Putting a Value on Corn Stover
Following a grain harvest, corn stover is harvested in Wisconsin to the extent that we see in some other states. Perhaps this is a good thing given the conservation benefits and the fact we harvest much more corn silage than other regions. However, from time to time the question is raised regarding the value of corn stover harvested and/or sold off the field as bedding (most common) or feed. It’s difficult to come-up with a solid answer. Here’s why......
It’s always been proper to start with nutrient value, but never more so than with current fertilizer prices. Corn stover contains nitrogen (N), phosphorus (as P2O5), and potassium (as K2O). From a fertilizer replacement standpoint, the P2O5 and K2O are the important ones. Most sources peg equivalent P2O5 removal at about 4.5 lbs. per dry matter ton. The amount of K2O removed is the problematic number for a couple of reasons. First, there is double the concentration of K2O in the leaves compared to the stalks. The actual concentration of K2O removed in the stover bales will be dependent on the relative percentage of leaves and stalks harvested. Second, K2O is very soluble and readily leaches out of dead plant material. This means that both the elapsed time between grain and stover harvest along with the amount of rainfall will have an impact on actual K2O removed in the plant material.

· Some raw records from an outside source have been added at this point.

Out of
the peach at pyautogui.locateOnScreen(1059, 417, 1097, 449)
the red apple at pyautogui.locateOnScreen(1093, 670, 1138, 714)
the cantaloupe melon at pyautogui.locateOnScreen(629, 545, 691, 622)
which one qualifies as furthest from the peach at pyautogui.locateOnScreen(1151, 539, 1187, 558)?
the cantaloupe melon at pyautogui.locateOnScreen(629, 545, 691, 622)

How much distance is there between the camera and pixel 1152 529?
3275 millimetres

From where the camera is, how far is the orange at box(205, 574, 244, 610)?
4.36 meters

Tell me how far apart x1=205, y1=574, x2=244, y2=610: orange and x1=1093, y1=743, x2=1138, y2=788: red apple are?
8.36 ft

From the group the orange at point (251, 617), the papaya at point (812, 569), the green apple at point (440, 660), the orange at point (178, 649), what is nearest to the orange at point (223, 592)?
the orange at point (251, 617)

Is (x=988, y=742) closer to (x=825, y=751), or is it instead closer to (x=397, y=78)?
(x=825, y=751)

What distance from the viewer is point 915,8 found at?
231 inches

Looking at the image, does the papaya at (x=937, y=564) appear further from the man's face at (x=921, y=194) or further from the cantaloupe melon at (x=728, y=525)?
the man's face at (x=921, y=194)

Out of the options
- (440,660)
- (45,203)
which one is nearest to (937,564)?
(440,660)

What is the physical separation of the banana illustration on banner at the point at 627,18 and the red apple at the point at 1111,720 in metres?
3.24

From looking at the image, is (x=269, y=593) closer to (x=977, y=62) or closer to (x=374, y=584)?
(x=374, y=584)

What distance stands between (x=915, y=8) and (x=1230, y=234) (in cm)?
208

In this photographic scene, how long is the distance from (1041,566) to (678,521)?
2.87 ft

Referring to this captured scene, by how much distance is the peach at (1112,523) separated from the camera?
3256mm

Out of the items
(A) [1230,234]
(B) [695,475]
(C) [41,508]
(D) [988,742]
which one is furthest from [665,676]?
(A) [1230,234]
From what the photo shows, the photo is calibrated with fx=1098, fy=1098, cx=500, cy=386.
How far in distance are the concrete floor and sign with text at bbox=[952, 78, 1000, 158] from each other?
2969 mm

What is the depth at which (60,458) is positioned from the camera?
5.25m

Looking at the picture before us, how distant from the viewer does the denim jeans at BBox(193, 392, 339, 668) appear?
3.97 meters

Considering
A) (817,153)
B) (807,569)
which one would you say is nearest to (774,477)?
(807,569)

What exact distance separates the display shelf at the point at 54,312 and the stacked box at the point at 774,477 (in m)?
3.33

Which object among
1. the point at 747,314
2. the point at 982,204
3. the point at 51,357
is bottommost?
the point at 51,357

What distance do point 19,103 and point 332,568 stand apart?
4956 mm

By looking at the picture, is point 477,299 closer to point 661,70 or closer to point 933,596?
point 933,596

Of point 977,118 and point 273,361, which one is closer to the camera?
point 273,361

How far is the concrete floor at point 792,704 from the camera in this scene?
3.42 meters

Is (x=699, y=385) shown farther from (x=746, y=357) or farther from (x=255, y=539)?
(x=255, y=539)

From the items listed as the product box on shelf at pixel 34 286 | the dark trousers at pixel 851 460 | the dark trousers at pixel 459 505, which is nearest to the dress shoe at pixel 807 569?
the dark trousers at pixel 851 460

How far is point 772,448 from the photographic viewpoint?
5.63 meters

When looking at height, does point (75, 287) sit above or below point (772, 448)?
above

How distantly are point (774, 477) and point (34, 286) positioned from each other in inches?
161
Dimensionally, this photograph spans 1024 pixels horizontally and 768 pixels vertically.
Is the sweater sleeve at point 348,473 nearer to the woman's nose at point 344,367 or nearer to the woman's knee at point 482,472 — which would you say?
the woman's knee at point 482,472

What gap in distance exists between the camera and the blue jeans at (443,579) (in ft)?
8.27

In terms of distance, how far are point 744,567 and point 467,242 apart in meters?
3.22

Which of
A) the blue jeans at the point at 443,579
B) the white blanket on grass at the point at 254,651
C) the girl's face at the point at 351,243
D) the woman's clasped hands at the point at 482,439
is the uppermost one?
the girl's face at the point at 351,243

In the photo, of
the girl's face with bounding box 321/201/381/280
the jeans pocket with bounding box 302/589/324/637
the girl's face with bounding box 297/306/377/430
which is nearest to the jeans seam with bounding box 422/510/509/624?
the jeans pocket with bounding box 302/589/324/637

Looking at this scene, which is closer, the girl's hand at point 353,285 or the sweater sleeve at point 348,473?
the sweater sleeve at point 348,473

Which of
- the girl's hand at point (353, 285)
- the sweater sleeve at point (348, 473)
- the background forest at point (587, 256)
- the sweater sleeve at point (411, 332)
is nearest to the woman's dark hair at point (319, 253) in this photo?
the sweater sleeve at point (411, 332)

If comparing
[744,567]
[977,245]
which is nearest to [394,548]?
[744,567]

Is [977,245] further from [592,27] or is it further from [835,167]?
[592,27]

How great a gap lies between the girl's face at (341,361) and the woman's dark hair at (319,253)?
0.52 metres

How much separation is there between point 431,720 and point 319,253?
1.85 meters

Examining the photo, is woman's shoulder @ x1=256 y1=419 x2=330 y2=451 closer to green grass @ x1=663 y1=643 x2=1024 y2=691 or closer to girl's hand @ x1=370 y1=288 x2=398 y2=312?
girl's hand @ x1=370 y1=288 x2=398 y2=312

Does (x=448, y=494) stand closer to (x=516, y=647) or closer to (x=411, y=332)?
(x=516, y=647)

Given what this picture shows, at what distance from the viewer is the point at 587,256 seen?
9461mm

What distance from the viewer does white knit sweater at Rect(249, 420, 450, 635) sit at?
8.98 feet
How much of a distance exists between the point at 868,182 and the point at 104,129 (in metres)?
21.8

The range of equivalent P2O5 and K2O concentrations reported in corn stover varies depending on the source and author. The range in these values along with a commonly reported value is shown in Table 1. Using the common value as a reasonable estimate, the fertilizer replacement value of corn stover can be made.
Keep in mind that the $22.00 figure is for 100 percent dry matter. Like the K2O concentration, moisture content will also vary. If bales are 25 percent moisture, this reduces the fertilizer value to $16.50 per ton as harvested, or to $8.25 for a 1000 lb. bale.
Soil Organic Matter:
Removing corn residue will have a negative impact on maintaining or improving soil organic matter. It is difficult to put an economic value on soil physical properties, although such estimates do exist and are typically reported at about $0.30 per ton of corn stover removed. For a single year, removing corn residue will likely have an immeasurable impact. If done routinely for consecutive years, the long term effects will be significant because increasing soil organic matter percentage is difficult once it has been reduced.
Erosion and runoff:
The importance of crop residue to reduce soil erosion and runoff is well documented. Obviously the impact that removing corn stover will have on soil and nutrient runoff will vary from field to field. It makes sense that fields prone to erosion because of steep slopes are not the best candidates for removing crop residue cover. There is generally no attempt to place a monetary value on the stover because of potential soil loss. If this is a concern, find a different field.